Le fils et ancien ministre de l'ex-président sénégalais Abdoulaye Wade, Karim Wade, et six dignitaires de l'ancien régime dont quatre ex-ministres, soupçonnés d'enrichissement illicite, ont interdiction de quitter le Sénégal, a appris vendredi l'AFP de source proche de l'enquête.
"La décision concerne Karim Wade et les six (dignitaires) dont les dossiers ont été transmis à la gendarmerie pour enquête.
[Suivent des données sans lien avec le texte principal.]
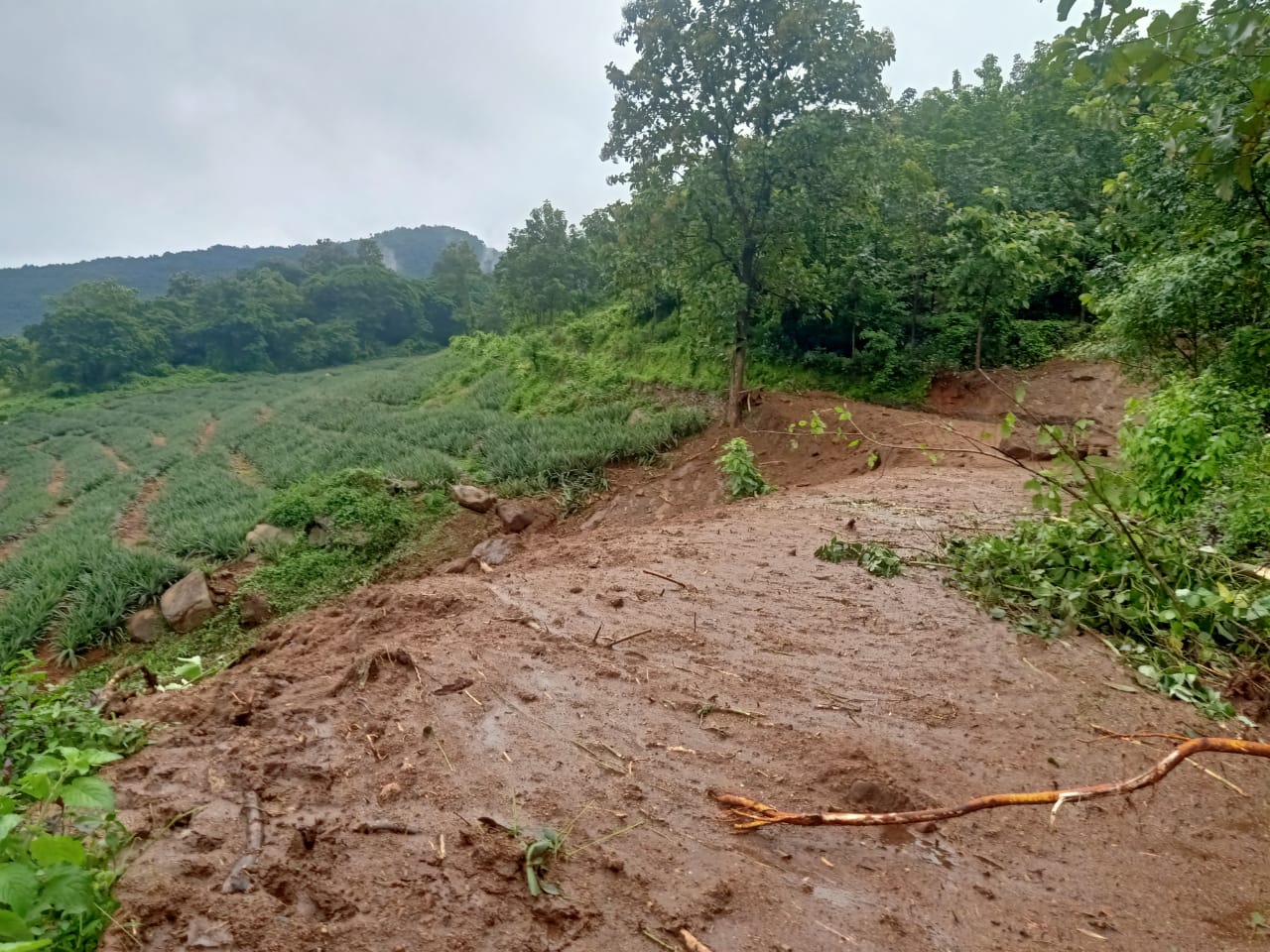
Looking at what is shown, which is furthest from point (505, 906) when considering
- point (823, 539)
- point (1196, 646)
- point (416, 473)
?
point (416, 473)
Il leur est interdit de sortir du territoire", a affirmé cette source.
Karim Wade, qui a été entendu jeudi pendant dix heures d'affilée par les enquêteurs de la gendarmerie à Dakar, est en outre à "nouveau convoqué jeudi prochain", 22 novembre, a-t-elle ajouté.
Le fils Wade a été entendu par la section de recherches de la gendarmerie de Colobane, un quartier de Dakar, dans le cadre des enquêtes ouvertes par la Cour de répression de l'enrichissement illicite (CREI).
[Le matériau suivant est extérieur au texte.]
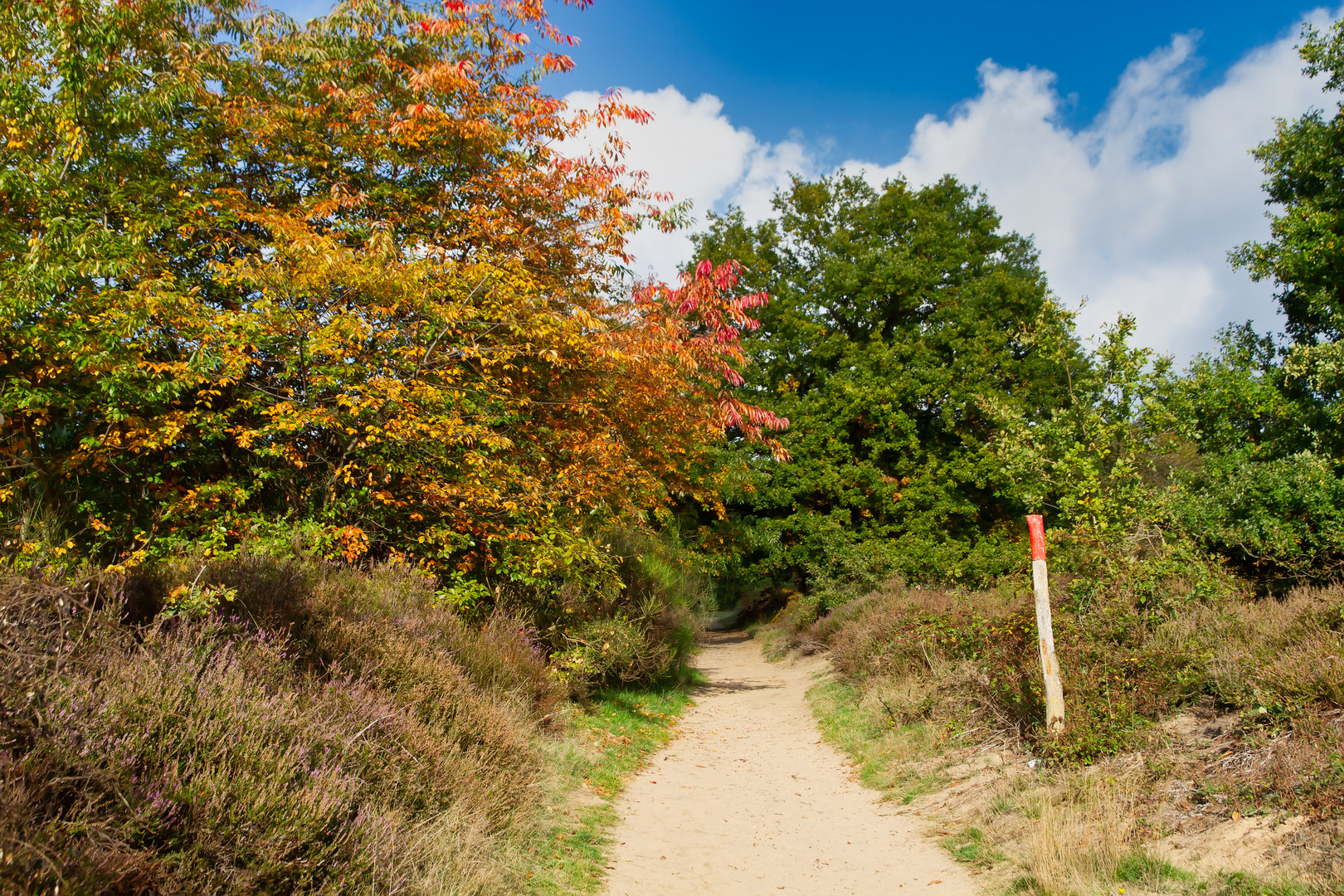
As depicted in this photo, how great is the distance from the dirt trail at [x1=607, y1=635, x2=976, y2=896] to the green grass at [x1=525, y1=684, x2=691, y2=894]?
20 centimetres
Il avait déjà été entendu à deux reprises en juillet.
Son ancien ministère de la Coopération internationale, des Transports aériens, des Infrastructures et de l'Energie, doté de gros budgets, lui avait valu d'être surnommé "Super ministre" ou "Ministre du ciel et de la terre".
Ancien conseiller de son père, Karim Wade a également occupé d'autres responsabilités, en particulier à la tête de l'Agence nationale de l'Organisation de la conférence islamique, chargée de grands travaux avant le sommet de l'OCI organisé en mars 2008 à Dakar.
"Dictature rampante"
Les quatre anciens ministres visés par les enquêtes sont Oumar Sarr, Abdoulaye Baldé, Madické Niang et Samuel Sarr, qui ont dirigé chacun plusieurs ministères différents.
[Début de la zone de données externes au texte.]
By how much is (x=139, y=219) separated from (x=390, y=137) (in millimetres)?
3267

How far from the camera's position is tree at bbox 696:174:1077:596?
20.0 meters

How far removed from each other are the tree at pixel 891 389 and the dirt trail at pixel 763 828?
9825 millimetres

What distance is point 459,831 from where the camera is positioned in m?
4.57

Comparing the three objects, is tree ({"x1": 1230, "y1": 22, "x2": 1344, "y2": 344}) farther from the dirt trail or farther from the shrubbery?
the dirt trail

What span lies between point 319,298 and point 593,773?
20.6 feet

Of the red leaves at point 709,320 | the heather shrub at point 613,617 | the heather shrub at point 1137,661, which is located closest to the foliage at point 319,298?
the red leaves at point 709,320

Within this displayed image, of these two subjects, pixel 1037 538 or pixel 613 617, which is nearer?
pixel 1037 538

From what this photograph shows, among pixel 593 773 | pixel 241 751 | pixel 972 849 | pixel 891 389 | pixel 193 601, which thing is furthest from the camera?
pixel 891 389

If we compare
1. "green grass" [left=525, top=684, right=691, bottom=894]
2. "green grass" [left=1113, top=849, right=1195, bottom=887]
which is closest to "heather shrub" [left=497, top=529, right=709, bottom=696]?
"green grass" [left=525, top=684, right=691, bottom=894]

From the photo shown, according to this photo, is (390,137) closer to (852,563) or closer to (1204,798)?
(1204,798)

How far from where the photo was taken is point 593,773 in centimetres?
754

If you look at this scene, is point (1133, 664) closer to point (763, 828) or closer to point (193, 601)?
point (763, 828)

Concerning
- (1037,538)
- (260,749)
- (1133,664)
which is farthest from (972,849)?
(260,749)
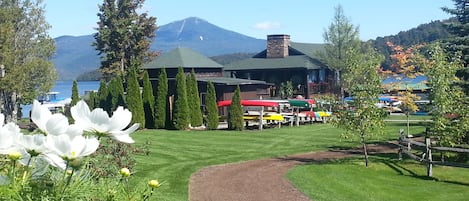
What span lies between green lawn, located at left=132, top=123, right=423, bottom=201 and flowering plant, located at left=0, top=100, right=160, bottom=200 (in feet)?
33.9

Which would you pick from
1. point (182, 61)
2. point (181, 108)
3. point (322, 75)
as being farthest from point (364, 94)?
point (322, 75)

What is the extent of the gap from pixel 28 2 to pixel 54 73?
5.44 m

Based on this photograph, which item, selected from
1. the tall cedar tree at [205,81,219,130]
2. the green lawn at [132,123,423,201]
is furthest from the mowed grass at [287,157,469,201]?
the tall cedar tree at [205,81,219,130]

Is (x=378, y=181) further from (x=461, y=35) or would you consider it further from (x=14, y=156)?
(x=14, y=156)

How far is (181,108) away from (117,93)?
6.70 m

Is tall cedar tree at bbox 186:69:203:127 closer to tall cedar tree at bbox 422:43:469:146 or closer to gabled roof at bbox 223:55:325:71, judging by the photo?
Result: tall cedar tree at bbox 422:43:469:146

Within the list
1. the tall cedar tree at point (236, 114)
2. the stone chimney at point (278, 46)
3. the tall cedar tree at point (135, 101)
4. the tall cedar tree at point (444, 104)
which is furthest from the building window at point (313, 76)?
the tall cedar tree at point (444, 104)

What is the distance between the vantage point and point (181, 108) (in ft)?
97.2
Deux autres responsables, Tahibou Ndiaye, ex-directeur du cadastre, rattaché au ministère de l'Economie et des finances, et Doudou Diagne, ex-directeur de l'Urbanisme, sont également concernés.
"Aucune mesure de contrôle judiciaire n'a été légalement prise à l'encontre" des sept personnes visées et pour cette raison, "toute entrave à leur liberté d'aller et de venir constitue une inadmissible forfaiture par la violation d'une liberté constitutionnelle", a affirmé vendredi l'ex-parti au pouvoir, le Parti démocratique sénégalais (PDS), dans un communiqué transmis à l'AFP.
Le PDS estime que les personnes concernées "n'ont pas reçu notification" de la décision d'interdiction de sortie du territoire et dénonce des actes "préfigurant une dictature rampante".
La CREI, créée en 1981 par l'ancien président socialiste Abdou Diouf (1980-2000), en sommeil depuis des années, a été réactivée après l'élection en mars de Macky Sall qui a mis fin à douze ans de pouvoir d'Abdoulaye Wade.
Un dirigeant du PDS, Ousmane Ngom, avait annoncé mercredi que les dignitaires de l'ancien régime refuseraient désormais de répondre aux convocations des enquêteurs, ce qu'a ignoré Karim Wade en se présentant jeudi à la gendarmerie.
Ces ancien responsables s'estiment victimes d'une "chasse au sorcières" ouverte par le nouveau régime de Macky Sall.